A team of researchers from Taiwan conducted the study and published their findings in the European Journal of Oncology Nursing. They explained that despite the “buffer” effects of resilience on cancer-related fatigue, its mediating role in prostate cancer care “remains insufficiently studied.”
Depression, sleep quality, and quality of life, were among the health outcomes affected by fatigue that were evaluated by investigators in the cross-sectional study, which included 122 patients with prostate cancer who were “recruited from two regional hospitals in southern Taiwan.”
The investigators leveraged a variety of validated measurement instruments to analyze fatigue, erectile function, resilience, depression, sleep quality, and quality of life among patients, some of which included the Bowel Function Instrument (BFI), the Center for Epidemiologic Studies – Depression (CES-D), and the European Organization for Research and Treatment of Cancer Quality of Life Questionnaire – Prostate Cancer Module (EORTC QLQ-PR25). In addition, the mediating role of resilience was assessed using structural equation modeling.
The results revealed that fatigue had a significant impact across the domains of “depression (β = 0.69, P< 0.001), prostate-specific quality of life (β = −0.32, P< 0.001), overall quality of life (β = −0.25, P< 0.01), and sleep disturbances (β = 0.57, P< 0.001).” Cancer-related fatigue was also “negatively associated with resilience (β = −0.61, P< 0.001).”
Moreover, resilience was found to partially mediate the relationship between cancer-related fatigue and the evaluated health domains, “reducing the impact of fatigue on depression (to β = 0.31), prostate-specific quality of life (to β = −0.09), overall quality of life (to β = 0.17), and sleep disturbances (to β = 0.37).”

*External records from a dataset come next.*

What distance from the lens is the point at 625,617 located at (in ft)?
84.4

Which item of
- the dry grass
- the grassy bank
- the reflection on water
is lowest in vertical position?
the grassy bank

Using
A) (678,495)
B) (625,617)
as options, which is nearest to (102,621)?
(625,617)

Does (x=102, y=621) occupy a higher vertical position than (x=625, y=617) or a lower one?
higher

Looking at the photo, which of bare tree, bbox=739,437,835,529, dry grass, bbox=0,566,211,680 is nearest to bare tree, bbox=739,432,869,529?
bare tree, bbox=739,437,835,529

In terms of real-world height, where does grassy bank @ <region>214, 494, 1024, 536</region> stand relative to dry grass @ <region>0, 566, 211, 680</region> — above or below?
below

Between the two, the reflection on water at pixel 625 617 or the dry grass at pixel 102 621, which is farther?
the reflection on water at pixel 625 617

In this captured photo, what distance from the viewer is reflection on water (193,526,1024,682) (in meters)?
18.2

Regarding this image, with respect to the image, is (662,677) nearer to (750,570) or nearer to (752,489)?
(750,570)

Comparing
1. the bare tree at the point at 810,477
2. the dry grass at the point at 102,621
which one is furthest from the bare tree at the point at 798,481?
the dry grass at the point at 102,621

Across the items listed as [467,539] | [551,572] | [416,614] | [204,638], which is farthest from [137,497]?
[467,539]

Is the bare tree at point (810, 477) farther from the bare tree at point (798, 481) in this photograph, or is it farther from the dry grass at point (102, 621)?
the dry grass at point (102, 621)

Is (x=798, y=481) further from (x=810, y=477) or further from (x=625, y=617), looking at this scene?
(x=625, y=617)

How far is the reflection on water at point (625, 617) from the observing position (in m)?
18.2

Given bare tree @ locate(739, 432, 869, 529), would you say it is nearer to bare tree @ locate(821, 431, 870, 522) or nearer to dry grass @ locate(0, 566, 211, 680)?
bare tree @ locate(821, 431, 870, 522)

The findings reinforced that cancer-related fatigue is a multidimensional experience closely tied to the psychological and emotional health of patients with prostate cancer, underscoring key care considerations for oncology nurses and other healthcare professionals across the multidisciplinary spectrum. However, the investigators highlighted that resilience plays a partially protective and mediating role in reducing the negative effects of fatigue on patients across the domains of sleep, quality of life, and depression.
“Incorporating resilience-building strategies into survivorship care may improve patient well-being and should be further evaluated in clinical trials,” the researchers concluded.